Und müsste man nicht auch bedenken, dass in Zeiten, in denen politische Form und politische Substanz immer offener auseinanderklaffen, der Wechsel der Partei sogar die Voraussetzung dafür sein kann, politisch bei sich selbst bleiben zu können?
Aus Sicht einer bürgerlichen Grünen wie Twesten, der ohnehin die Kooperation mit der Union näher liegen mag, kann die Unentschiedenheit ihrer bisherigen Partei zwischen sozial-ökologischem Block und schwarz-grüner Machtoption vielleicht irgendwann zu viel sein. Und wie viele linke Grüne werden es in der Partei des Boris Palmer und des Winfried Kretschmann schon länger nur noch mit zusammengebissenen Zähnen aushalten? Die Form (die Partei) zwingt hier zusammen, was schon längst keine gemeinsame Substanz mehr hat (die Inhalte, die Strategie).
Das gilt nicht nur für die Grünen. Nicht eben wenige linke Sozialdemokraten und Grüne sind nach Gerhard Schröders Agenda-Wende und dem Jugoslawien-Krieg in Richtung PDS oder später zur Linkspartei gegangen. Mancher, der sich von diesem Schritt eine politische Heimat versprochen hat, die besser zu ihm passt, ist bereits enttäuscht weitergezogen. Mancher hat erfahren müssen, dass es noch schlimmer zugehen kann als in der Partei, die man erst verlassen musste.
Es gab Politiker, die aus der Weiterentwicklung ihrer politischen Ansichten irgendwann einen organisatorischen Schluss gezogen haben - und die PDS oder die Linkspartei verlassen haben, die zudem den Rummel nicht wollten, eher erdulden mussten, der sie zu »Abweichlern« stempelte. Oder eben: zu Verrätern.
Die rasche Eskalation der Vorwürfe im Fall Twesten liegt also womöglich auch in der DNA einer Parteiendemokratie begründet, die eine wachsende inhaltliche Unterschiedslosigkeit zwischen Parteien mit umso lauterem Krakeel gegen die Konkurrenz übertönen muss, sofern sich irgendein ein Anlass dazu bietet.
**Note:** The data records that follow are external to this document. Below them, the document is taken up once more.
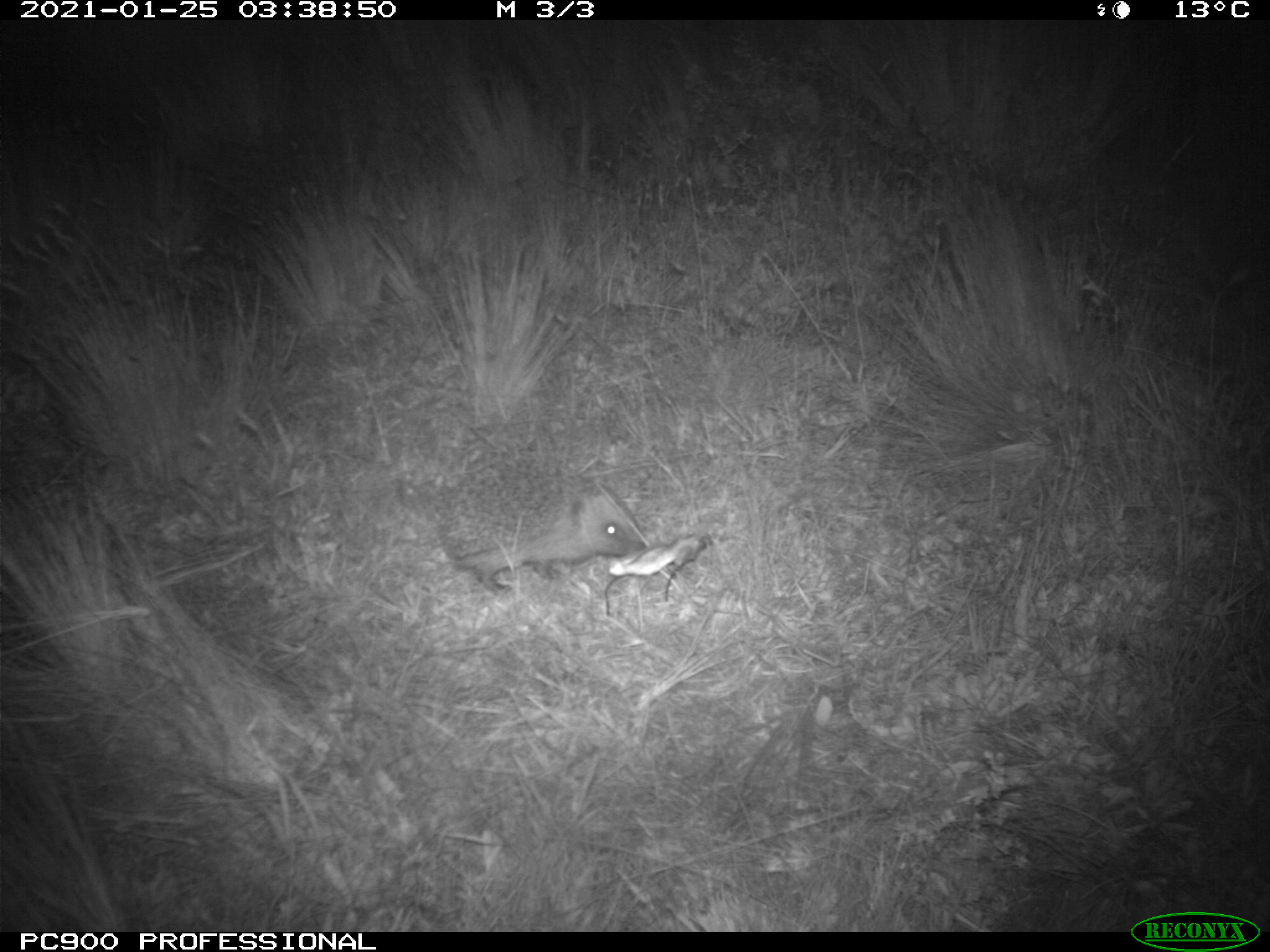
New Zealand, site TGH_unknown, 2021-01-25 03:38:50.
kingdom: Animalia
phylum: Chordata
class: Mammalia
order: Eulipotyphla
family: Erinaceidae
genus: Erinaceus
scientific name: Erinaceus europaeus europaeus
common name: european hedgehog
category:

Man könnte sich die Frage stellen, ob bei Elke Twesten zwar die Karriereabsicherung den Ausschlag gab, der Grund für die Wechselbereitschaft aber tiefer liegt: darin nämlich, dass sich nicht einmal CDU und Grüne mehr groß unterscheiden.
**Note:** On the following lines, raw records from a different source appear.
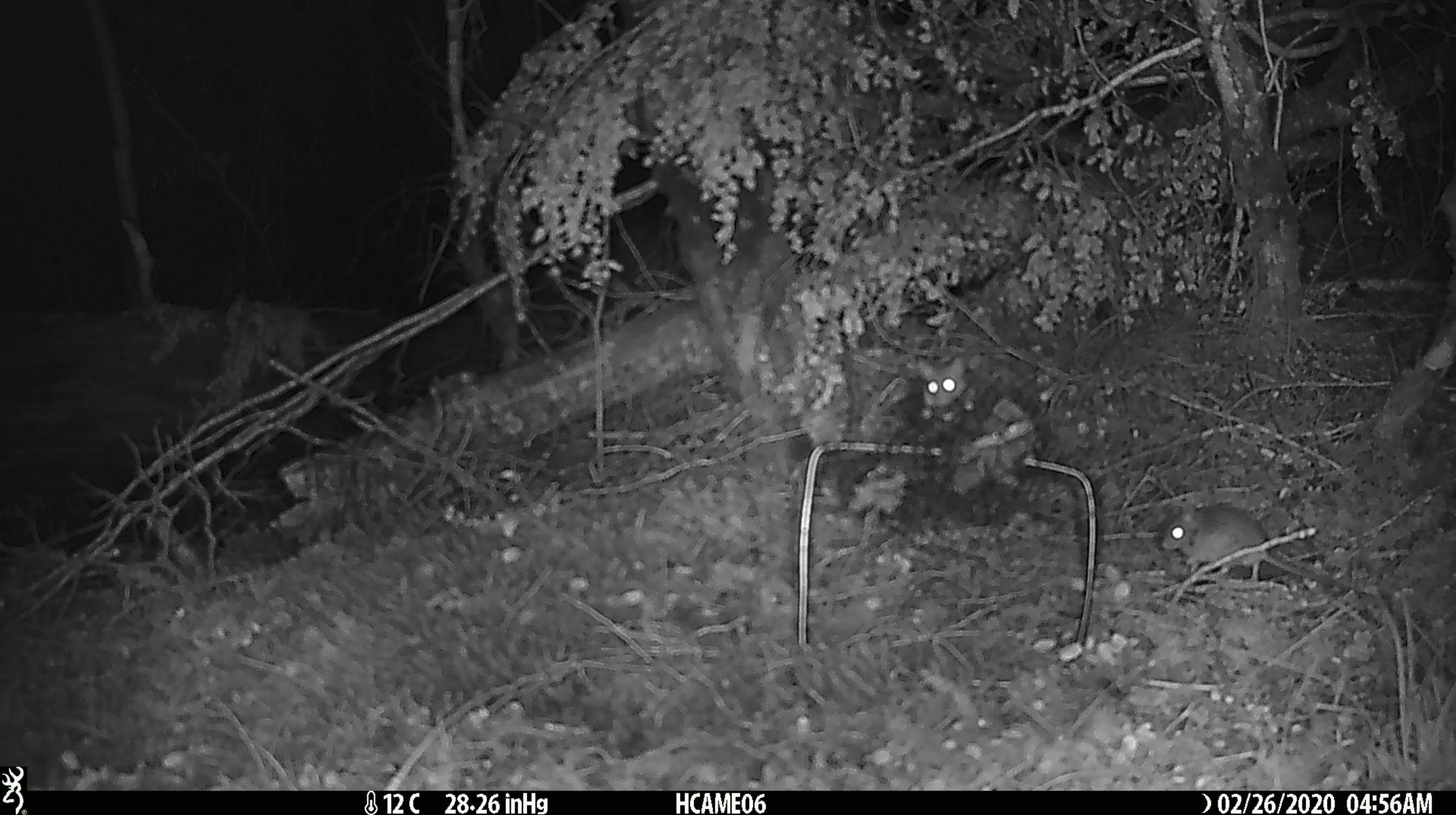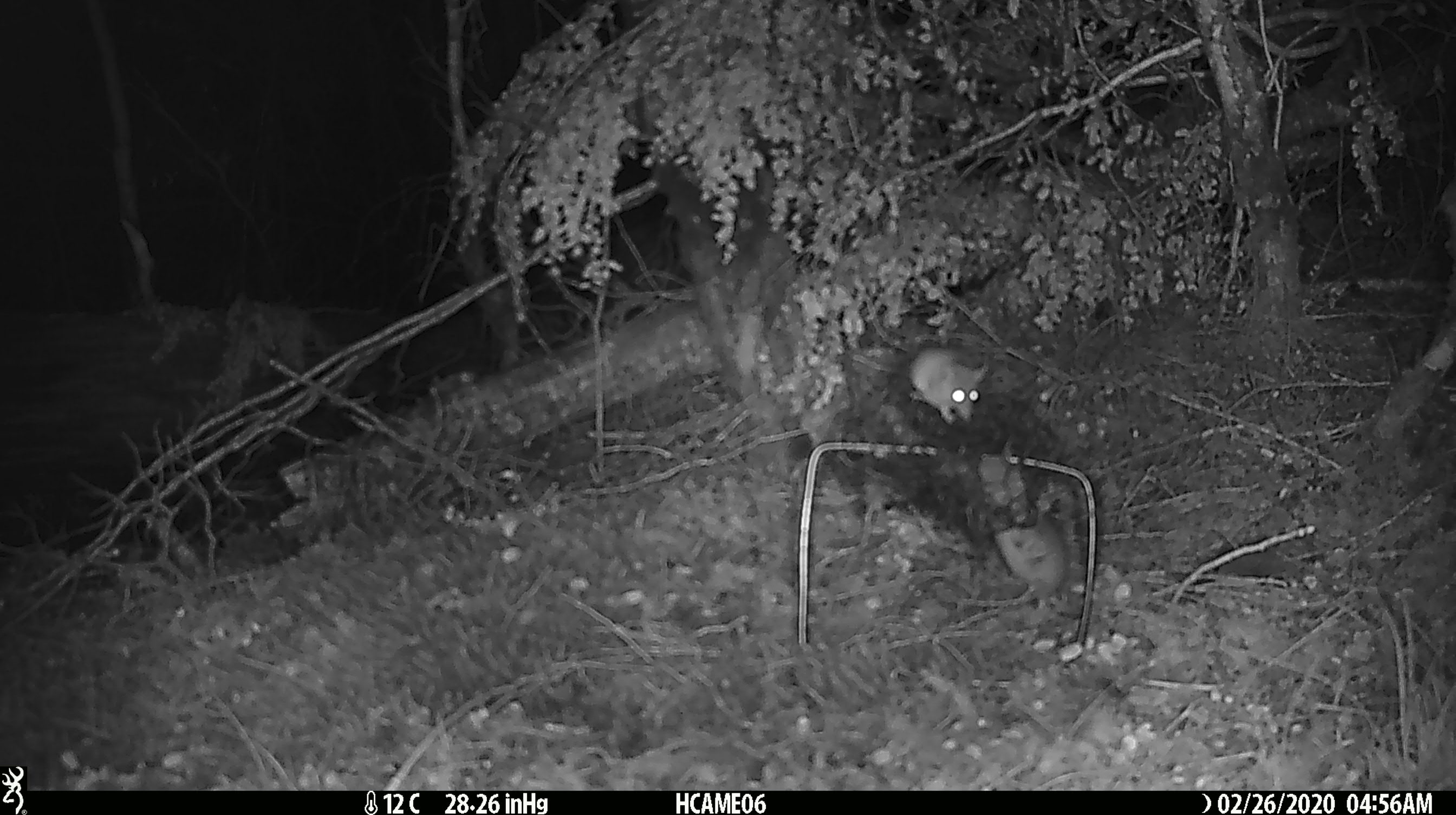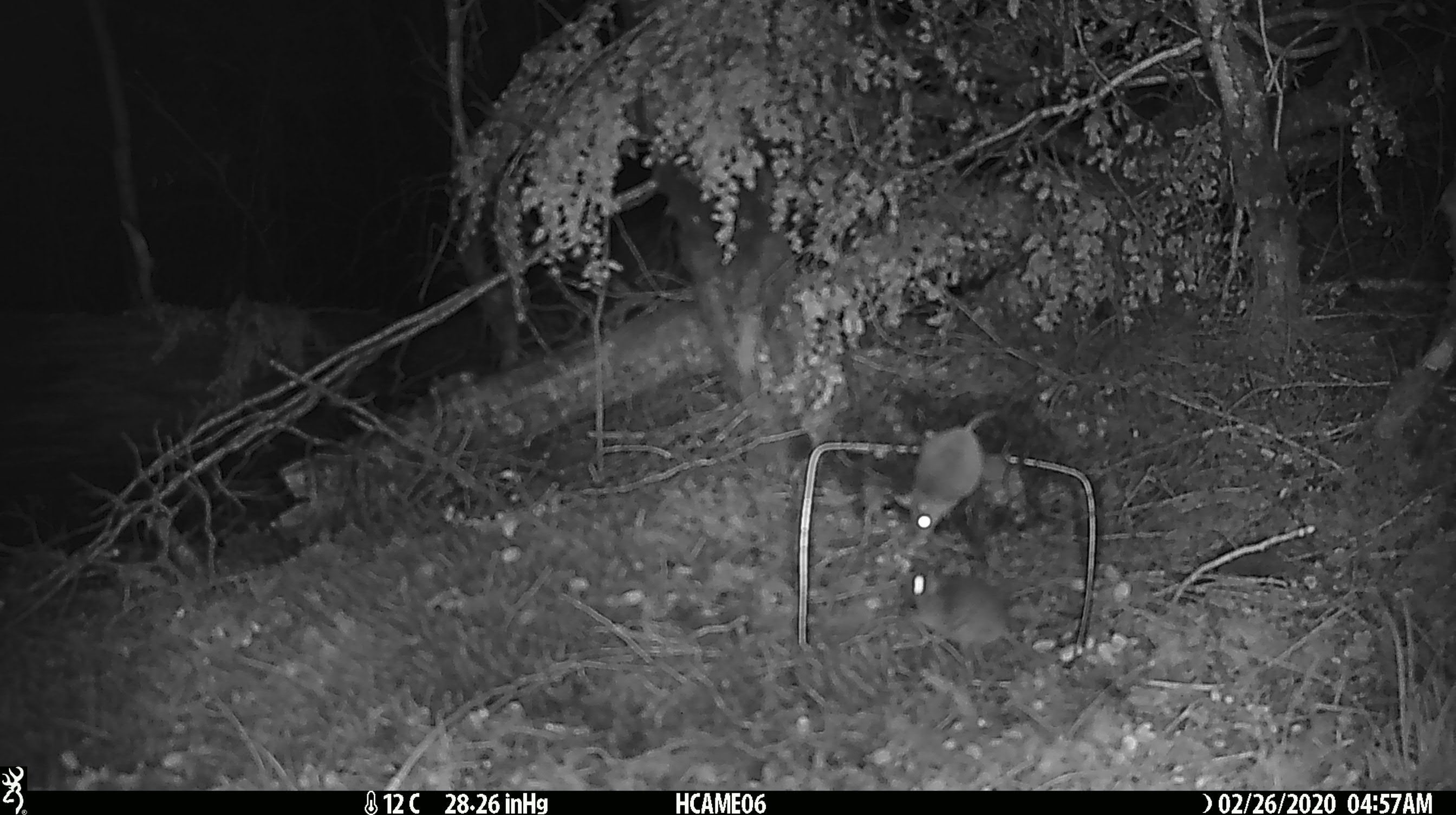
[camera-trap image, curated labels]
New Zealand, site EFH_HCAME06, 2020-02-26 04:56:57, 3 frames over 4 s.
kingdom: Animalia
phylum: Chordata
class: Mammalia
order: Rodentia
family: Muridae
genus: Mus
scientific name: Mus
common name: mouse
Mouse (Mus).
Deshalb muss man nicht gleich die alten Gräben zurückwünschen, die zwischen Weltanschauungsparteien klafften. Aber der Verrat, der jetzt hier wegen des anstehenden Fraktionswechsels von Twesten beklagt wird, der ist vielleicht, wenn man schon solche Begriffe nutzen will, ein viel allgemeinerer: der an der Demokratie, in der es wirklich Alternativen gibt.